Find out how to grow hydroponic strawberries by filling out their needs for steady temperature, humidity and light levels. It takes patience and care, but you can grow strawberries successfully.
It's amazing to see how many people look for information over the Internet on how to grow hydroponic strawberries. Despite the fact that strawberries are harder to grow in a hydroponic system than many other fruits and vegetables, a lot of people seem to think of them as an end-goal of their hobby, or business.
Before going further and explaining how to grow hydroponic strawberries, let me tell you WHY you should grow them in the first place. There are two main reasons for which people grow strawberries using hydroponics. One of them is for personal use, throughout the season. Hydroponic strawberries can be grown and picked in any month, regardless of the season outside, if you provide them with the right conditions. Think about getting home from work one late evening in November, craving some fresh fruit to relax your taste a bit, after that hasty lunch break sandwich you had last. Obviously, strawberries don't grow in November naturally and the store is too far away to go get some. But wait, your home-grown hydroponic strawberries are fully grown in the other room and you can pick them right out of their foliage!
The second reason you would want to learn how to grow hydroponic strawberries would be for profit. Yes, strawberries can make you a hefty profit…provided the fact that you sell them when they're out of season and they're bigger and more nutritious than what the local trader used to sell in August. Of course, the only way you can accomplish this is by growing hydroponic strawberries instead. Growing them this way instead of using actual soil will also save you a buck or two in the long run, since crops are a lot healthier if you grow them in hydroponic systems and they're also easier to maintain.
But let's get back to the subject and see exactly how to grow hydroponic strawberries, regardless of what you plan on doing with them afterwards. Take a look at the factors you need to be careful of during the process:
I'm not really sure if there is an actual strict temperature limit studied by someone for hydroponic strawberries, but in general you will want to keep the heat up at around 70F during the day and 57F during the night. You should make sure that temperatures don't go beyond or drop below these limits, since they can have severe effects on the growth of the strawberries. If temperature levels are too high, strawberries will stop producing flowers and fruit, so your work will be cut short. Similarly, if they go too low, the strawberries' vegetative growth will be hindered and fruits and flowers can grow harder or smaller, or simply not grow at all.
Strawberries like to get wet, so they like higher humidity levels. Some hydroponic systems have humidity controllers on them, but when you're growing large amounts of hydroponic strawberries you will have to provide them with external humidity as well, especially if you're growing them in a greenhouse. Tweaking humidity levels can also help you get rid of foliage pests such as various insects, spiders and thrips.

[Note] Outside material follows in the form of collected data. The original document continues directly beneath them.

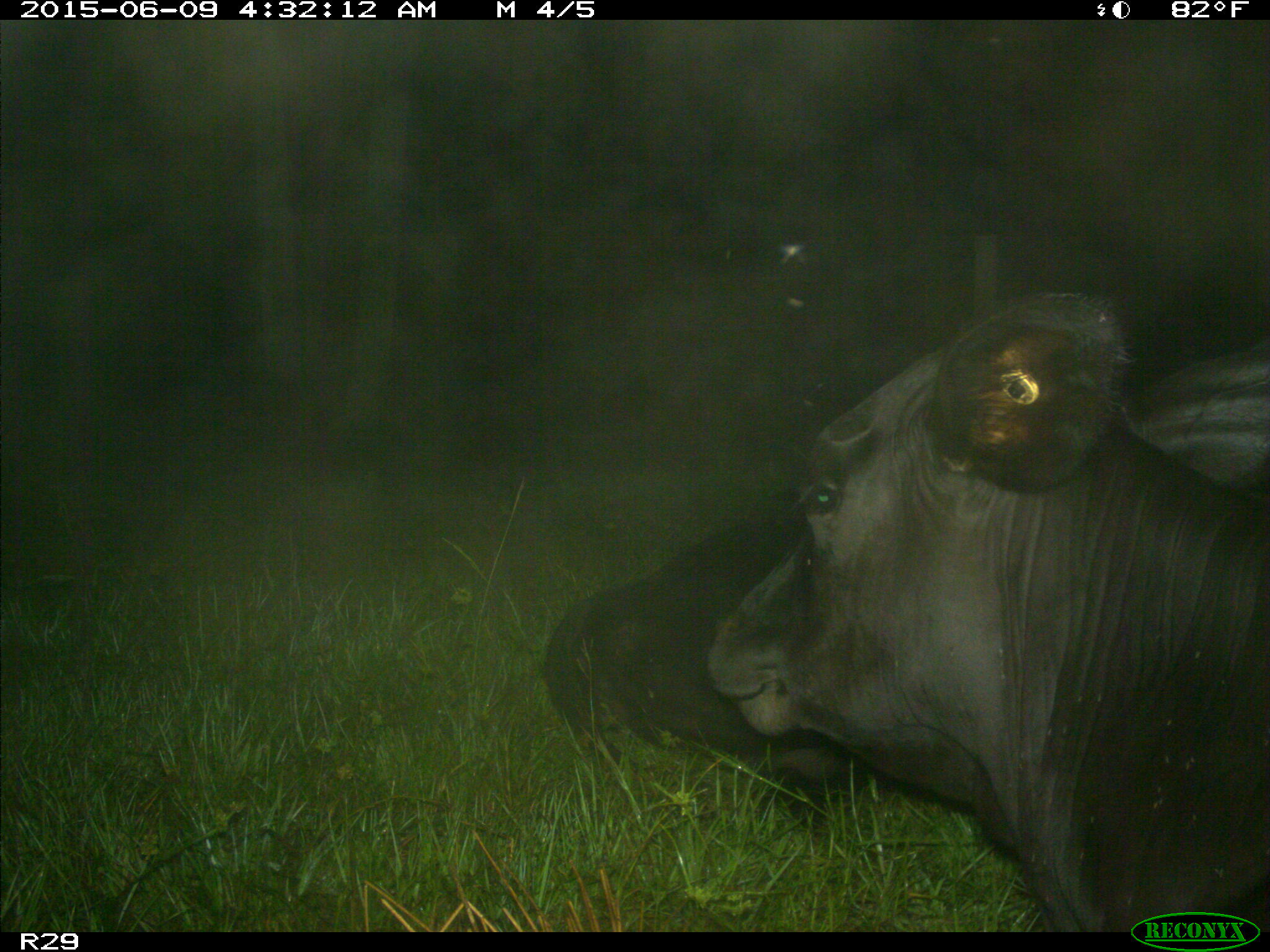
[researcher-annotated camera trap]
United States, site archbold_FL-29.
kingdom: Animalia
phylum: Chordata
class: Mammalia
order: Artiodactyla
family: Bovidae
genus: Bos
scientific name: Bos taurus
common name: domestic cow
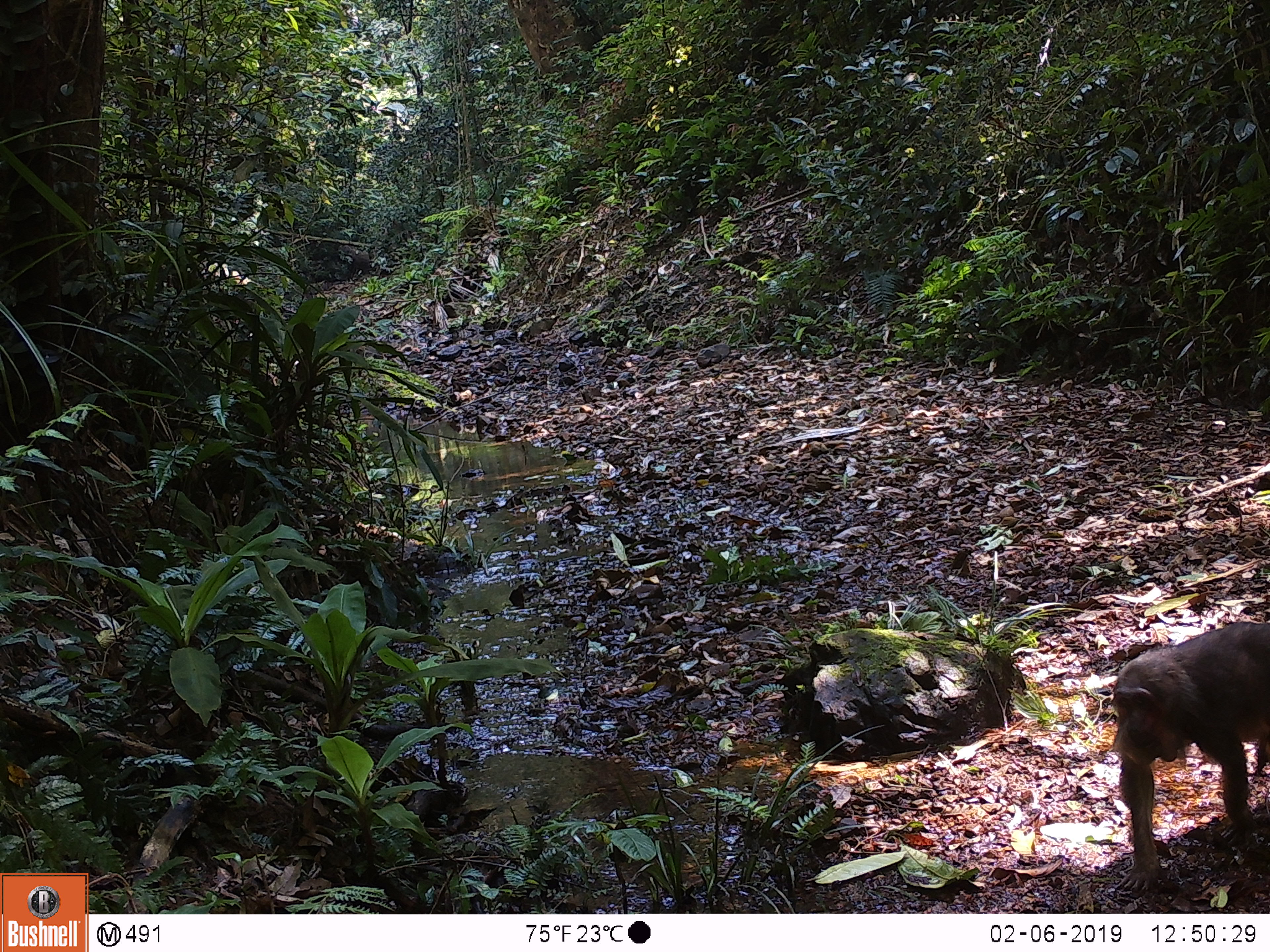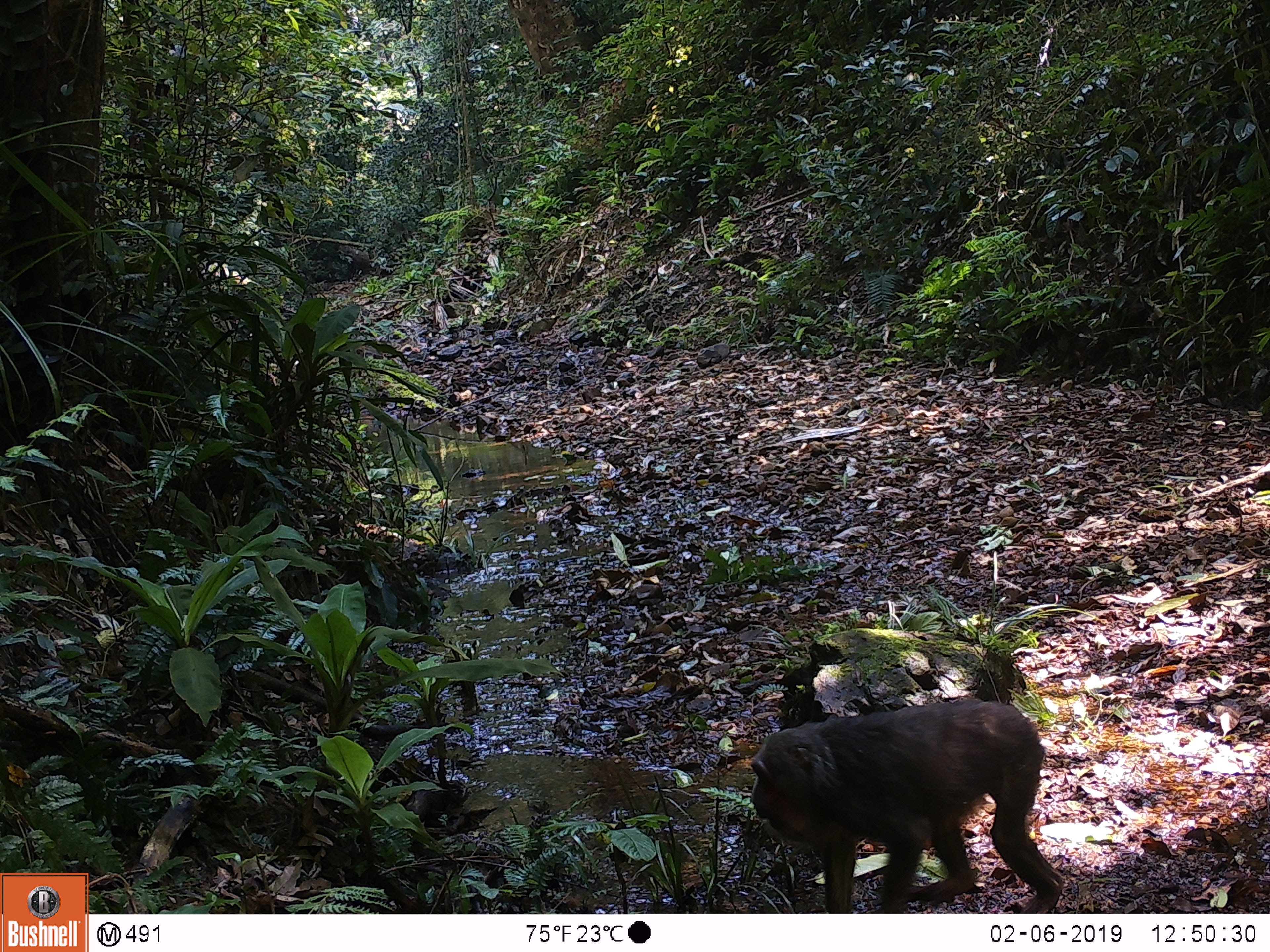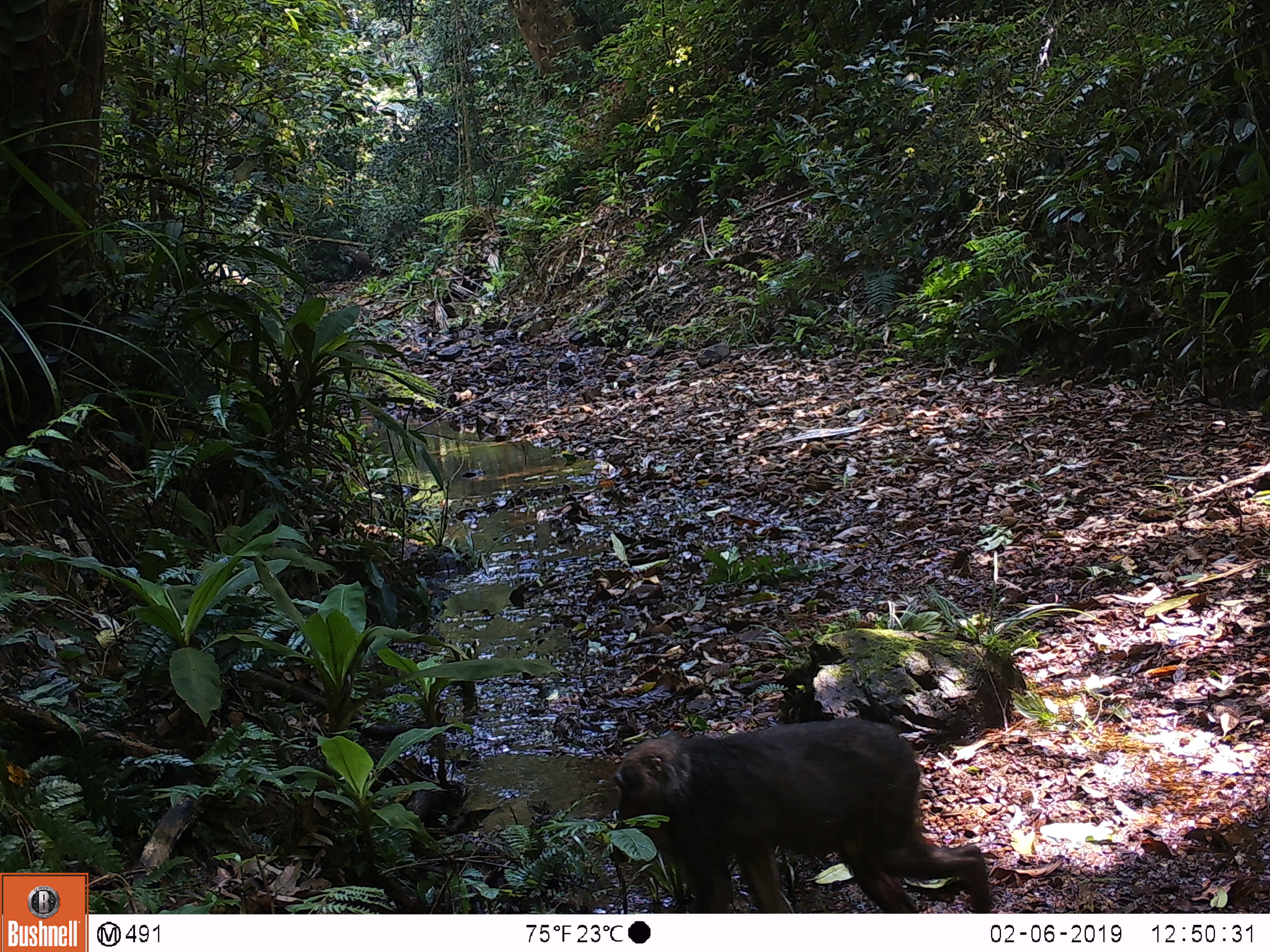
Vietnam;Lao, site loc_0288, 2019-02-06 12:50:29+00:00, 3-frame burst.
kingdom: Animalia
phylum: Chordata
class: Mammalia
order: Primates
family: Cercopithecidae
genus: Macaca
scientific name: Macaca arctoides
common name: stump-tailed macaque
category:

Strawberries, like most other plants, have their own photoperiod and they need light at specific times. If you're growing them in a greenhouse that has a lot of incoming natural light, this won't be an issue since the strawberries will draw their light naturally from there. When the sky is clouded for longer periods, or some plants are positioned in darker areas, you may want to cast some additional lights to help them out. However, hydroponic strawberries aren't as demanding on light as they are on other factors, such as temperature for example.